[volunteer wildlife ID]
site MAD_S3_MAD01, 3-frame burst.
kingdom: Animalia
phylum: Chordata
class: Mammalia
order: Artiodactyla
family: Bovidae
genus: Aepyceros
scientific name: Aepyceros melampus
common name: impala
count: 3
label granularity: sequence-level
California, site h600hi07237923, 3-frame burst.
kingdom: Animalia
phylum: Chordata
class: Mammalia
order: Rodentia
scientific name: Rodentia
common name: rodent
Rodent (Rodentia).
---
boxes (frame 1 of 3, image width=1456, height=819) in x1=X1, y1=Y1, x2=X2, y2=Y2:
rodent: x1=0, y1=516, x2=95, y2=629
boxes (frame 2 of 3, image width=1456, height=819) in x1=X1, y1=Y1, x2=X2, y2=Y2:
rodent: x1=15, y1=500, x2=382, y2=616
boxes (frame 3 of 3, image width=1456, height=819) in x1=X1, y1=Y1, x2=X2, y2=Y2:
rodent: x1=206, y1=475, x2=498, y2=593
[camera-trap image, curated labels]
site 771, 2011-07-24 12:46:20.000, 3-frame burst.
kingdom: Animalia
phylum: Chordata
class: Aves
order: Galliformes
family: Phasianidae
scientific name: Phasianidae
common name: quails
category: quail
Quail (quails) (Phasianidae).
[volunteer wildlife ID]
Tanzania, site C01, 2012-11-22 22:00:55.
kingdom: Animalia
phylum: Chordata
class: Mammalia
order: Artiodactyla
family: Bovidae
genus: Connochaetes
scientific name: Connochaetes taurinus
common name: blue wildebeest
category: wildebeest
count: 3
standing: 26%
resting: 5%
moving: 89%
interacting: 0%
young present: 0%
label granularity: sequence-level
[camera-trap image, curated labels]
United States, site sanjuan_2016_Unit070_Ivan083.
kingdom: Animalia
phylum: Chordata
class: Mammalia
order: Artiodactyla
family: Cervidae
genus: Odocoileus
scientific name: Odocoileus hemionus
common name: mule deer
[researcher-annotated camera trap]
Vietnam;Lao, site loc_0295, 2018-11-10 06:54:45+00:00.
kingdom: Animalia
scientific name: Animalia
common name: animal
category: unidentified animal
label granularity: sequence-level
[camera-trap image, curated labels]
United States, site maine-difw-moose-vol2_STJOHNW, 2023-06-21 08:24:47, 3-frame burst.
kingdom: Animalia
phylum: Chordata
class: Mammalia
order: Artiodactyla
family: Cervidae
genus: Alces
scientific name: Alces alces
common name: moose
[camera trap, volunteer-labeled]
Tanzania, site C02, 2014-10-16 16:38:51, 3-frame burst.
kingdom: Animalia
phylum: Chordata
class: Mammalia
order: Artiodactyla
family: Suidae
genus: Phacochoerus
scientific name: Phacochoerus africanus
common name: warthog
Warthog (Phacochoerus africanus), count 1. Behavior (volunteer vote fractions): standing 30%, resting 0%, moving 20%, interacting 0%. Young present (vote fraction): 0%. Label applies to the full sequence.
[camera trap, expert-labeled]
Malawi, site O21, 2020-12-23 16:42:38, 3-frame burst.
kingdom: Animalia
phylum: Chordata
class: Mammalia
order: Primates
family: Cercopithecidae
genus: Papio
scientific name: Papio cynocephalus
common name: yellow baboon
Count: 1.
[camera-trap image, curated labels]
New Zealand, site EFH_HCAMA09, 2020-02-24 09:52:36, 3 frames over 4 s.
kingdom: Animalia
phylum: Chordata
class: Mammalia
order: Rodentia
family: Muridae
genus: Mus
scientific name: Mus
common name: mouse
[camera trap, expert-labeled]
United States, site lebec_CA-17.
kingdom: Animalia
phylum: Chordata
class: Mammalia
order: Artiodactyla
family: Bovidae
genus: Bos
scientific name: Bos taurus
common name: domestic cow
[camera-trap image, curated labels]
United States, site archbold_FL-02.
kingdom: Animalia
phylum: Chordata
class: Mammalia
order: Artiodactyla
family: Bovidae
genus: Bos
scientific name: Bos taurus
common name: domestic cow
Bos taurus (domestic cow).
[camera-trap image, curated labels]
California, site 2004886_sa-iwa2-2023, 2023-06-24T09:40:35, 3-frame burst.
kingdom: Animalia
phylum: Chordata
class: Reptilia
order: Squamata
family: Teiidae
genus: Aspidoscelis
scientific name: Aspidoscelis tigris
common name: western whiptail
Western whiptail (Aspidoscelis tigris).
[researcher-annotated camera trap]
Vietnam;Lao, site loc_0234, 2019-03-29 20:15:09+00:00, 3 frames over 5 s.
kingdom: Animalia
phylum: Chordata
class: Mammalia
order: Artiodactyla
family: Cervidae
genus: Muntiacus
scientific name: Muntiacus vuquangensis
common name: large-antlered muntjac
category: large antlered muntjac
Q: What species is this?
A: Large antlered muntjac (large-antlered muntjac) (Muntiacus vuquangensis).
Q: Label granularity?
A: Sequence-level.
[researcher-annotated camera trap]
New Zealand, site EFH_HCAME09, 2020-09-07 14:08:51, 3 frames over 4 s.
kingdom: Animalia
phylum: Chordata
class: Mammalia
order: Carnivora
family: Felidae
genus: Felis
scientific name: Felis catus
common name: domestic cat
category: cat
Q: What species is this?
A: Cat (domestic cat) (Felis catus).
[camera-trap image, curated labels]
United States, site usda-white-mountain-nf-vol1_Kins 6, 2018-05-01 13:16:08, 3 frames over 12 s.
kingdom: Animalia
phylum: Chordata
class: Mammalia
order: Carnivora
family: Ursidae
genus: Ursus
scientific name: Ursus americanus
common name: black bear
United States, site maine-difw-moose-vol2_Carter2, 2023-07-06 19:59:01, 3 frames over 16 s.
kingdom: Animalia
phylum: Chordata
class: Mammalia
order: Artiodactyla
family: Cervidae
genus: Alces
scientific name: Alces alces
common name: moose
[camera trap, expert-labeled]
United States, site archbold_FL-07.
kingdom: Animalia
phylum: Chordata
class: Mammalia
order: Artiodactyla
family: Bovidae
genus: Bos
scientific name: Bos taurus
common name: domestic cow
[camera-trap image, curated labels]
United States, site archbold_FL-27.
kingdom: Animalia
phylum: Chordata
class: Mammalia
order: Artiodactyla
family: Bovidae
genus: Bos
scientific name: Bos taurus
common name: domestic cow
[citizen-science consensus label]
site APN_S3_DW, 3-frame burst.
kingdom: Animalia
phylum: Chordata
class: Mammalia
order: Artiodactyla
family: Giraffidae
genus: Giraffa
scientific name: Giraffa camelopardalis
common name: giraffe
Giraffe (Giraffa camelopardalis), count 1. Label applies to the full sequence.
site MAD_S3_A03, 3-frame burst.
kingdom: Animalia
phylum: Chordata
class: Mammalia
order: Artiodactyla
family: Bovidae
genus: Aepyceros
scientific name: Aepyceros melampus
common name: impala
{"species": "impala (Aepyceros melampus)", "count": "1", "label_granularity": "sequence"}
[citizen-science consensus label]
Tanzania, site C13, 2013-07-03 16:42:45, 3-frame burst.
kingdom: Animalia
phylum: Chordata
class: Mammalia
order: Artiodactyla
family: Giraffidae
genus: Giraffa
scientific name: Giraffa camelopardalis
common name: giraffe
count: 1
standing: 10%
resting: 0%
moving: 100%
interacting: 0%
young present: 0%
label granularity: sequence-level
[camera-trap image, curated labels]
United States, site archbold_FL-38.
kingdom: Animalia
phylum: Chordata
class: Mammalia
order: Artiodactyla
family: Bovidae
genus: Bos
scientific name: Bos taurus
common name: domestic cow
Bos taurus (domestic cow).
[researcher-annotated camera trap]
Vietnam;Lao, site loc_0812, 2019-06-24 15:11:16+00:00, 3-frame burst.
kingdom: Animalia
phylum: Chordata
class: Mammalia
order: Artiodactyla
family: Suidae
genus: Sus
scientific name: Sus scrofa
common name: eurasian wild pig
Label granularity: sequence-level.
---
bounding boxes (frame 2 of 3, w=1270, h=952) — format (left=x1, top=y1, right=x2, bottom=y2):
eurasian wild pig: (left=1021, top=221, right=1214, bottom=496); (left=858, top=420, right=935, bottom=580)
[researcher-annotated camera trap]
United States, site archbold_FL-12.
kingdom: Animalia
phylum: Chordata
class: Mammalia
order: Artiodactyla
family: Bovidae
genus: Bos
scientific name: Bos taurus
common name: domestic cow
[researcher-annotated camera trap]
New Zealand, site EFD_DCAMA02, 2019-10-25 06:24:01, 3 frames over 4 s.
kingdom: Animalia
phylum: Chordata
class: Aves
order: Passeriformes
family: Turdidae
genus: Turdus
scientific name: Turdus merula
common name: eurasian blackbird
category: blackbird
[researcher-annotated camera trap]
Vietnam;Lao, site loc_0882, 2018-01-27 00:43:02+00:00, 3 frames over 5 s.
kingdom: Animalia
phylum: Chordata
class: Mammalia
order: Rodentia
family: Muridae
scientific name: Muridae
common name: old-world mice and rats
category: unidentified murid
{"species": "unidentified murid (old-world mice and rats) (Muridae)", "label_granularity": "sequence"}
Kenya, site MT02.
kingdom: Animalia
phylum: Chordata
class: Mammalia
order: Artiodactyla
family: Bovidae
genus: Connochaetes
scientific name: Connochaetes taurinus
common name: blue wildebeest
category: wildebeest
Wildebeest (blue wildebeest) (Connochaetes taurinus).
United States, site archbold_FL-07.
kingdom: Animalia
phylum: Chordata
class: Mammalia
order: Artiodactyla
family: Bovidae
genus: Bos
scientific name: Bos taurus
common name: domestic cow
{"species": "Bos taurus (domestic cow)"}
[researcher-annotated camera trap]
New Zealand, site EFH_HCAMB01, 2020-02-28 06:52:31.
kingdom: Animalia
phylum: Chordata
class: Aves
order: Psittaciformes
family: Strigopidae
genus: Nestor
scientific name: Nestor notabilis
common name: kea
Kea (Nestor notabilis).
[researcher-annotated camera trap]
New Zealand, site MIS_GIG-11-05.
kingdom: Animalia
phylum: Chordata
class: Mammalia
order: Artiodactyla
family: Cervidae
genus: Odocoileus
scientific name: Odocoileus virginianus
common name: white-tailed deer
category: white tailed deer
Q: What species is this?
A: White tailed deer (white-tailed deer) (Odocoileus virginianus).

**What you should do:** Only a number is expected: the count of lines in the entries that include the string "maine".

**Solution below:** 2